Denver-area police have continued facing shortages in 2022 after recruitment and retention problems deepened after 2020. Force strength is down overall and quit rates are high.

Police departments across the state are trying new recruitment tactics, raising pay scales and offering bonuses to coax more cadets into city academies. The City of Aurora approved a $10,000 retention bonus at the end of 2021, along with a $6,000 hiring bonus and relocation packages for new recruits.

Forces are short in four of the state’s largest departments. Denver and Aurora, which together accounted for more than half the violent crime among Colorado’s cities in the first quarter of this year, are down equivalent amounts of officers.

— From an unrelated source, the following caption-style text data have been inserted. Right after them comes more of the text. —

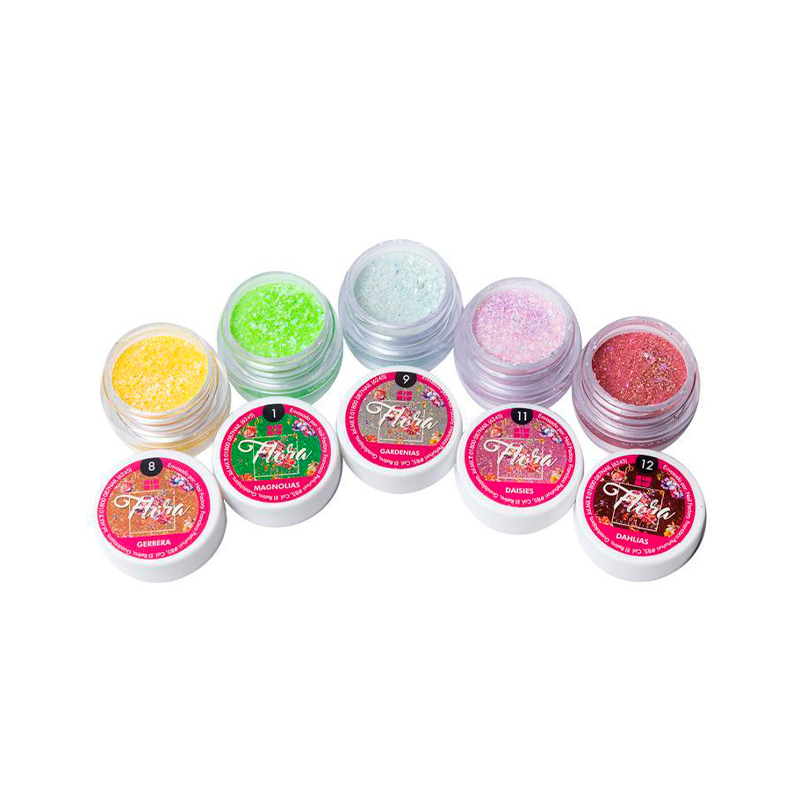 [NFCOL05Z0443] Colección Flora Vol 2 Nail Factory | Polvo Acrílico con Variedad en Tonos para Construcción de Uñas Acrílicas | 0.5 Oz c/u.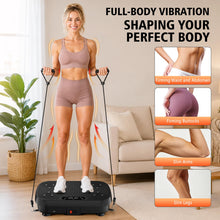 Load image into Gallery viewer, Vibration Plate Exercise Machine, Vibration Plate for Lymphatic Drainage Weight Loss, 130 Levels Vibrating Plate with Knee Pads Bluetooth, Shake Plate with 450 Lbs Capacity Full Body Workout Equipment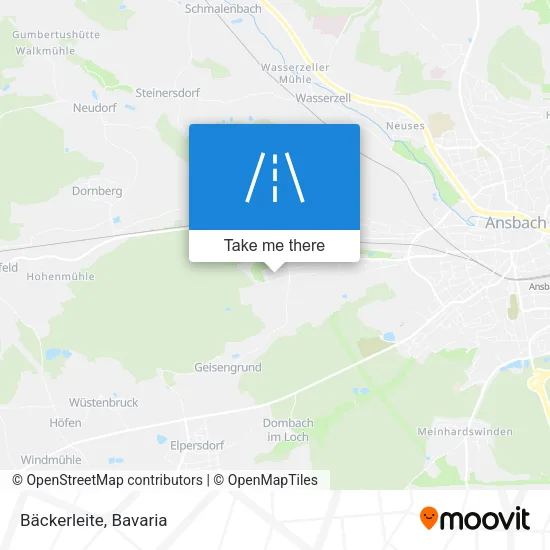 Карта Bäckerleite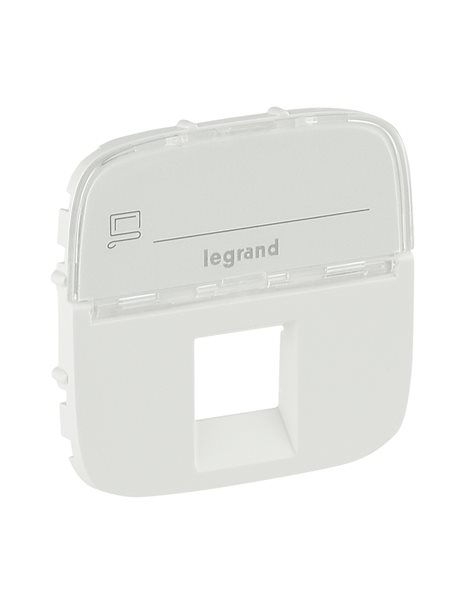 VALENA ALLURE ΠΛΑΚ RJ45 ΕΤΙΚ WHITE LEGRAND – 755475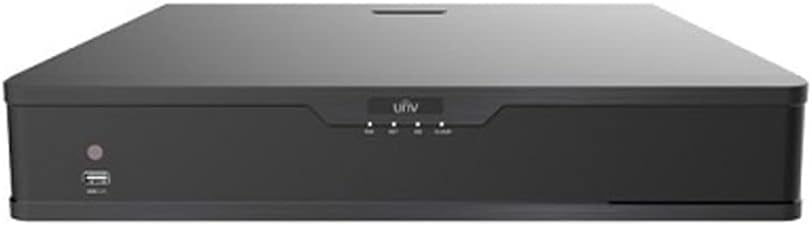 Uniview NVR304-32S-P16 32-Channel NVR (8MP/6MP/5MP/4MP/3MP/1080p/960p/720p/D1/2CIF/CIF) Network Video Recorder 8M Resolution Recording with Supports 4 SATA HDD Up 14TB Each (Not Included)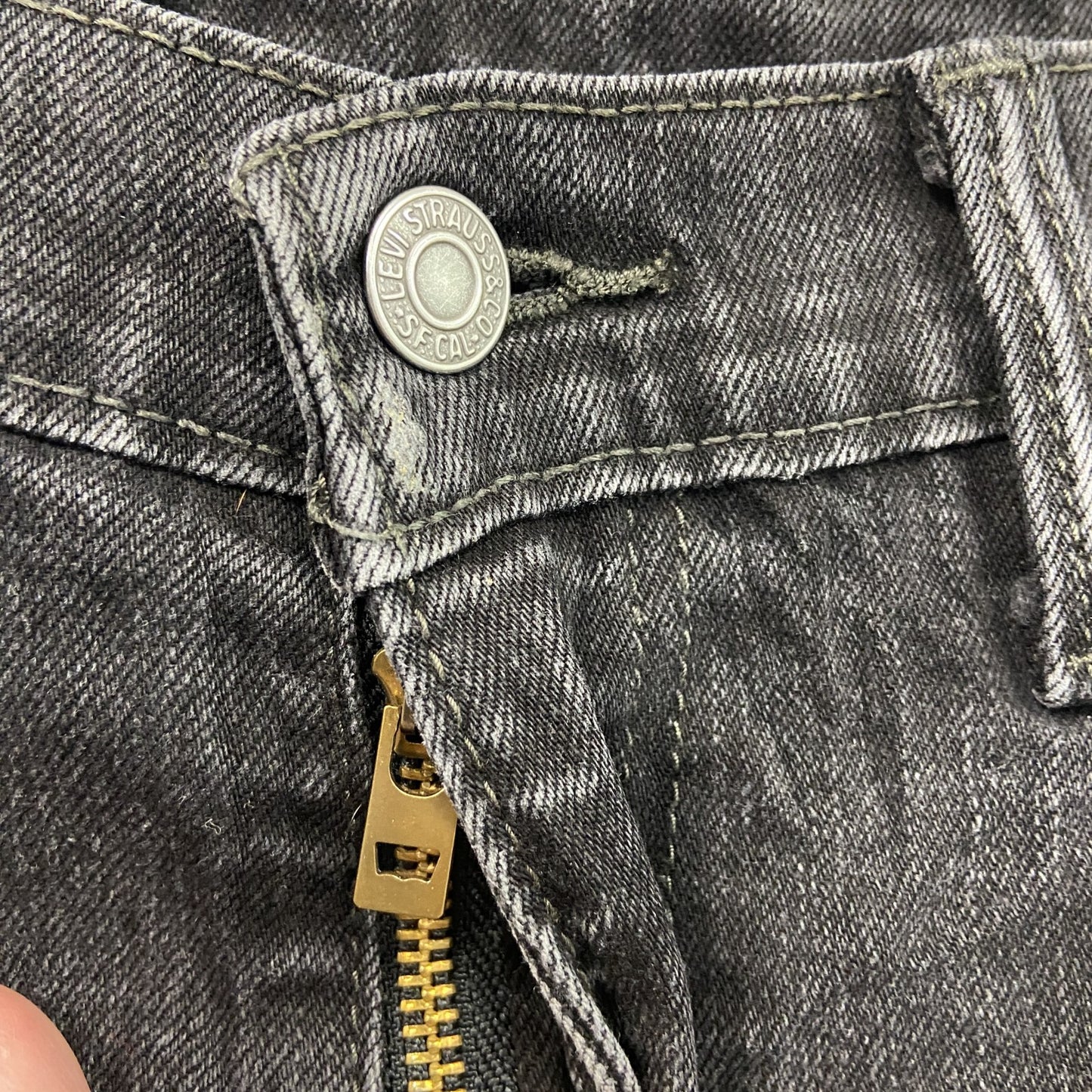 Levi’s　リーバイス　513　デニムパンツ/ジーンズ　ジップフライ　黒　ブラック　W32サイズ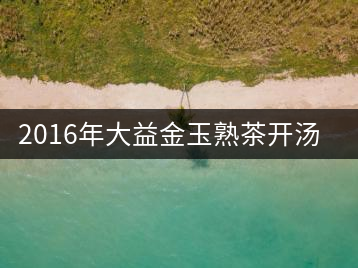 2016年大益金玉熟茶開(kāi)湯品鑒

By far the largest shortage is the Denver Sheriff Department, which operates the jail in Colorado’s largest and highest-crime city. The department provided figures in June — they were 281 deputies short of their fully authorized strength.

The Denver Police Department has the next-highest shortage. As of August, the department is 168 officers short of its authorized strength, including 64 cadets who are not taking service calls.

The Aurora Police Department is short 40 officers, while the Colorado Springs Police Department was short 20 as of figures provided this spring.

Some of these departments have fewer officers now than even several years before the pandemic.

The actual size of both Denver’s and Aurora’s police departments peaked in 2020 and are currently below their size from 2018.

Denver’s police strength is currently 1,492, down from 1,606 in 2020 — a 7% drop. Aurora’s declined by 7% as well over the same period, dropping from 759 to 704.

The opposite happened in Colorado Springs’ department. Police numbers have risen 9% from 2020.